On his way home from Troy, Odysseus and his men first raided the Cicones’ city, then came across a land where people ate a drug-like Lotus plant. They stopped off at the Cyclopes’ island and were trapped in a cave by the Cyclops Polyphemus. Odysseus got the monster drunk and then blinded it, and he and his men escaped. However, he could not resist boasting of his great name to the Cyclops, and Polyphemus then called on his father Poseidon to curse the hero.

Next they were forced to flee from man-eating giants called Laestrygonians and were given a bag of winds by Aeolus, the lord of the winds, to help them home. Unfortunately, Odysseus’ men were too curious and opened the bag, and so they were blown far off course. They next came to the island of the witch Circe, who turned Odysseus’ men into animals. Odysseus saved them, however, and Circe then became friendly. She told them they needed to go to the land of the dead to consult the blind prophet Teiresias. They did so, and they were given advice about the future journey. They passed the Sirens, the monster Scylla, and the whirlpool Charybids. They stopped at Thrinacie. There Odysseus’ men ate the cattle of the Sun-god, and their ship was wrecked as punishment. Now Odysseus’ men were all dead, and he was washed up on the shore of Calypso’s island, where the demi-goddess took him in.

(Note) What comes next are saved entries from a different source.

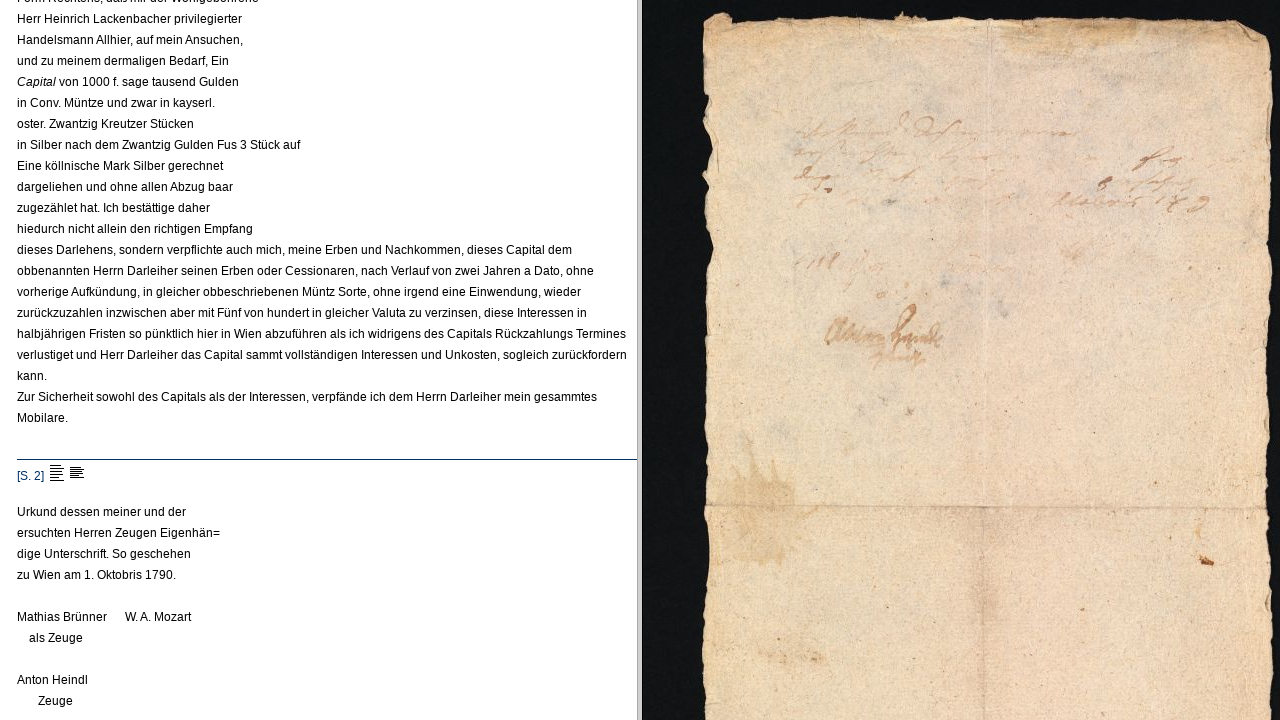

--- FILE ---
content_type: text/html
request_url: https://dme.mozarteum.at/DME/objs/raradocs/transcr/htm/BD_1137.htm
body_size: 1732
content:

            
<!DOCTYPE html PUBLIC "-//W3C//DTD HTML 4.01 Transitional//EN"
      	"http://www.w3.org/TR/html4/loose.dtd">
      <html>
   <head>
      <meta http-equiv="Content-Type" content="text/html; charset=utf-8">
      <title>
         BD_1137
      </title>
      <link href="../pyparser/stylebrf.css" media="print,screen" rel="stylesheet" type="text/css">
      <script src="https://ajax.googleapis.com/ajax/libs/jquery/2.2.2/jquery.min.js" type="application/javascript"></script>
      <script src="../pyparser/radoc.js" type="application/javascript"></script>
      </head>
   <body class="brf" style="line-height:180%;"><a class="btnma" target="_blank" href="https://raw.githubusercontent.com/ism-dme/mobri/master/xml/BD_1137.xml">
         ↗ XML
         </a>
      
      <div class="letter">
         
         
         <div class="pgbreak" id="pg1">[S. 1]
            	   	<img alt="increment_line_height_2" onclick="lineHtIncr();return false;" onmouseout="UnTip()" onmouseover="Tip('Zeilenabstand vergrößern');" src="../imgs/icon_lft_incr.gif" style="position:relative;top:3px;"><img alt="decrement_line_height_2" onclick="lineHtDecr();return false;" onmouseout="UnTip()" onmouseover="Tip('Zeilenabstand verkleinern');" src="../imgs/icon_lft_norm.gif" style="position:relative;top:3px;"></div>
         &nbsp;&nbsp;&nbsp;&nbsp;&nbsp;&nbsp;&nbsp;&nbsp;&nbsp;&nbsp;&nbsp;<u>Schuld Verschreibung</u>.<br>
         <br>
         Ich zu Ende Gefertigter Wolfg. A. <i>Mozart</i>,<br>
         Hofkompositeur allhier, urkunde und<br>
         bekenne hiedurch, für mich, meine Erben<br>
         und Nachko<span class="abbr" style="text-decoration:overline;">m</span>en öffentlich und in bester<br>
         Form Rechtens, daß mir der Wohlgebohrene<br>
         Herr Heinrich Lackenbacher privilegierter<br>
         Handelsmann Allhier, auf mein Ansuchen,<br>
         und zu meinem dermaligen Bedarf, Ein<br>
         <i>Capital</i> von 1000 f. sage tausend Gulden<br>
         in Conv. Müntze und zwar in kayserl.<br>
         oster. Zwantzig Kreutzer Stücken<br>
         in Silber nach dem Zwantzig Gulden Fus 3 Stück auf<br>
         Eine köllnische Mark Silber gerechnet<br>
         dargeliehen und ohne allen Abzug baar<br>
         zugezählet hat. Ich bestättige daher<br>
         hiedurch nicht allein den richtigen Empfang<br>
         dieses Darlehens, sondern verpflichte auch mich, meine Erben und Nachkommen, dieses
         Capital dem obbenannten Herrn Darleiher seinen Erben oder Cessionaren,
         nach Verlauf von zwei Jahren a Dato, ohne vorherige Aufkündung, in
         gleicher obbeschriebenen Müntz Sorte, ohne irgend eine Einwendung, wieder
         zurückzuzahlen inzwischen aber mit Fünf von hundert in gleicher Valuta zu
         verzinsen, diese Interessen in halbjährigen Fristen so pünktlich hier in Wien
         abzuführen als ich widrigens des Capitals Rückzahlungs Termines verlustiget
         und Herr Darleiher das Capital sammt vollständigen Interessen und Unkosten,
         sogleich zurückfordern kann.<br>
         Zur Sicherheit sowohl des Capitals als der Interessen, verpfände ich dem
         Herrn Darleiher mein gesammtes Mobilare.<br>
         
         <div class="pgbreak" id="pg2">[S. 2]
            	   	<img alt="increment_line_height_2" onclick="lineHtIncr();return false;" onmouseout="UnTip()" onmouseover="Tip('Zeilenabstand vergrößern');" src="../imgs/icon_lft_incr.gif" style="position:relative;top:3px;"><img alt="decrement_line_height_2" onclick="lineHtDecr();return false;" onmouseout="UnTip()" onmouseover="Tip('Zeilenabstand verkleinern');" src="../imgs/icon_lft_norm.gif" style="position:relative;top:3px;"></div>
         Urkund dessen meiner und der<br>
         ersuchten Herren Zeugen Eigenhän=<br>dige Unterschrift. So geschehen<br>
         zu Wien am 1. Oktobris 1790.<br>
         <br>
         Mathias Brünner&nbsp;&nbsp;&nbsp;&nbsp;&nbsp;&nbsp;W. A. Mozart<br>
         &nbsp;&nbsp;&nbsp;&nbsp;als Zeuge<br>
         <br>
         Anton Heindl<br>
         &nbsp;&nbsp;&nbsp;&nbsp;&nbsp;&nbsp;&nbsp;Zeuge
         
         
      </div><script src="../pyparser/wz_tooltip_5_31.js" type="text/javascript"></script></body>
</html>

Odysseus finishes telling the Phaeacians his story, and they are so impressed that they give him gifts and then take him home to Ithaca. There the goddess Athene gives the hero advice, and he goes in disguise to his servant’s hut. With the help of his son, who has returned safely from his own journey, they discover which servants have remained loyal and which have not. Odysseus, in the disguise of a beggar, sees firsthand what the horrible behavior of the suitors is like.

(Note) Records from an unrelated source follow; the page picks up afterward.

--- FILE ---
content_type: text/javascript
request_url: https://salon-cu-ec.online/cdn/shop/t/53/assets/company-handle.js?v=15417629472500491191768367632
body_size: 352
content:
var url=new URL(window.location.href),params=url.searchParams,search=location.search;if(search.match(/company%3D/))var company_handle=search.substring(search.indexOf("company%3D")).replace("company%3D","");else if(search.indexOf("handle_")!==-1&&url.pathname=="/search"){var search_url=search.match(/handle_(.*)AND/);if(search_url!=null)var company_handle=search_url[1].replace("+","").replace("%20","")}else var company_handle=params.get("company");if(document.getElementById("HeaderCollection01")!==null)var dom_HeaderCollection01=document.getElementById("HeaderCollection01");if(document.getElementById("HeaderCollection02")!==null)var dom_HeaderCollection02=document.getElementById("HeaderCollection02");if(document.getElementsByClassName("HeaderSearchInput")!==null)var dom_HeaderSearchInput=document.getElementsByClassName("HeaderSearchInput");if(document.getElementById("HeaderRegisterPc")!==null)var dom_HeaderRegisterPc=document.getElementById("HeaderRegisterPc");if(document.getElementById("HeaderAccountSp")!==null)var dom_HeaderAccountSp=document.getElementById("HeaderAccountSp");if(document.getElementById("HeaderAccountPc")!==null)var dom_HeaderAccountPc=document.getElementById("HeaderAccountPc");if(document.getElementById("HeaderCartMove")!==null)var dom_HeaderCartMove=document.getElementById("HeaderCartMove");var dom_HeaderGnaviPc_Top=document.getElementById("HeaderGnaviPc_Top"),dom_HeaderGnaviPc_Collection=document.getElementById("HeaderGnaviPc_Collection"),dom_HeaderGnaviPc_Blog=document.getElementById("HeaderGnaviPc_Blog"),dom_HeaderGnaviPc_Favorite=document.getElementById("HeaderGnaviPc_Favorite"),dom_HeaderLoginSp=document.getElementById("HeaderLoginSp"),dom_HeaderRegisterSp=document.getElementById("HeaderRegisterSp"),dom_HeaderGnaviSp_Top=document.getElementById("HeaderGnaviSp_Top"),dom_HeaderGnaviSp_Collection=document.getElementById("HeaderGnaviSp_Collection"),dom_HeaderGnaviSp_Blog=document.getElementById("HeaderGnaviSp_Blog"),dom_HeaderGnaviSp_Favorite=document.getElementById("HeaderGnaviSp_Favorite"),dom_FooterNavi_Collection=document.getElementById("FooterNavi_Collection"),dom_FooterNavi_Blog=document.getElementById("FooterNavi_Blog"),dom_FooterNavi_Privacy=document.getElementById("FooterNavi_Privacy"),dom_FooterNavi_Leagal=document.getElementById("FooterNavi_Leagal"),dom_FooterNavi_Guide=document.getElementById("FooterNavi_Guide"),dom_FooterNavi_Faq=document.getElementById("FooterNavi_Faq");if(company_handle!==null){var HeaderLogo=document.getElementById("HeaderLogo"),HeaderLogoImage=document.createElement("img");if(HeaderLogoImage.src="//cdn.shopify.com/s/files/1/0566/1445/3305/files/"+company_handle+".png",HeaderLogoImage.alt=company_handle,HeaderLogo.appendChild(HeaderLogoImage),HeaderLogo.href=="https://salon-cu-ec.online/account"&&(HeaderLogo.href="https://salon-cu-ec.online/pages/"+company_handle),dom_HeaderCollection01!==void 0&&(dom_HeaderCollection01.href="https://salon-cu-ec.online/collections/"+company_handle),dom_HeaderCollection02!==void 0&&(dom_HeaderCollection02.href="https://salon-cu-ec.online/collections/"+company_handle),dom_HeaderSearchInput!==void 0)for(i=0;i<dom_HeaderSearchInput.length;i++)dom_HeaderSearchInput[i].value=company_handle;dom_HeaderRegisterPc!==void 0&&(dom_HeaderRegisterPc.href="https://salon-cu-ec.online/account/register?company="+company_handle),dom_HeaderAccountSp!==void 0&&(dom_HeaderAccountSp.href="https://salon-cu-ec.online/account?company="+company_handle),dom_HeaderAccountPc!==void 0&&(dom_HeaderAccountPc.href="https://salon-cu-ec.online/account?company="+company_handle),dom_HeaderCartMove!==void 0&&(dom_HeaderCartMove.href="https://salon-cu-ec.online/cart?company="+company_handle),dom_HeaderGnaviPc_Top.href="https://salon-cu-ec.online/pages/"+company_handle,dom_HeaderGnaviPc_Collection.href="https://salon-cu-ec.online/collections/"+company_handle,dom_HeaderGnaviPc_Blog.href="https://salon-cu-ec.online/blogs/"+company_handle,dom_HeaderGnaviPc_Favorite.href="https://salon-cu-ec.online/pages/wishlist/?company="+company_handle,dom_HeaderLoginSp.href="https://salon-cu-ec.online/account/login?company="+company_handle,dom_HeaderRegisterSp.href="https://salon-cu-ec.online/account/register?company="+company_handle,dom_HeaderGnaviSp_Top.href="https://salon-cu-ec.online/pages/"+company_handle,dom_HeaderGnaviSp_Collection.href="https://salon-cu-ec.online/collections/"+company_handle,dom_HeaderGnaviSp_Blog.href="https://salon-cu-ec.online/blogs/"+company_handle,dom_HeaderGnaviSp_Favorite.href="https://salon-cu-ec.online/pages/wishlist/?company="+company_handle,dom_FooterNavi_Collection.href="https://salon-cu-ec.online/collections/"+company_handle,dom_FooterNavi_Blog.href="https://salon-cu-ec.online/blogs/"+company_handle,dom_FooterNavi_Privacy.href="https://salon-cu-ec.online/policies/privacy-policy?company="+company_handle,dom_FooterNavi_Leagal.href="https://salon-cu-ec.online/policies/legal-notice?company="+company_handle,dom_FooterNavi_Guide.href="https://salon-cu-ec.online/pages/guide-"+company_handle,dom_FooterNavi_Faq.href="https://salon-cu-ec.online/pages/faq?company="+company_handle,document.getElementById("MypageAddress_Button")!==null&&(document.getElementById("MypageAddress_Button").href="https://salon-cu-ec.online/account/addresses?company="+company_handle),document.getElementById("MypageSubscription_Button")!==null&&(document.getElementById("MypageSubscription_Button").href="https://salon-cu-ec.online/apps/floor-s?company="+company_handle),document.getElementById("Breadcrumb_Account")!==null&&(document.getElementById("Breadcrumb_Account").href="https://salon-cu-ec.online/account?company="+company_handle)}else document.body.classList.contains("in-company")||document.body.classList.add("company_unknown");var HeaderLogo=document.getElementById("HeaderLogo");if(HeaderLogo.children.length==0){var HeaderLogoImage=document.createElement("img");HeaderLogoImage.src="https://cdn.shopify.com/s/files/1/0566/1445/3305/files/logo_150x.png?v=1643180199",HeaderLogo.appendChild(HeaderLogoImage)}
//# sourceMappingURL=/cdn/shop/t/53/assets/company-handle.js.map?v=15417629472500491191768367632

Penelope has set a test for the suitors, hoping that none of them will be able to pass it. They have to string Odysseus’ bow and shoot an arrow through twelve axes. None can do it, but then Odysseus tries and succeeds straight away. With the help of Telemachus and two loyal servants, he then kills all the suitors and punishes the disloyal servants. He is finally reunited with his wife and his father. With the help of the gods he settles the dispute with the suitors’ families, and peace is established.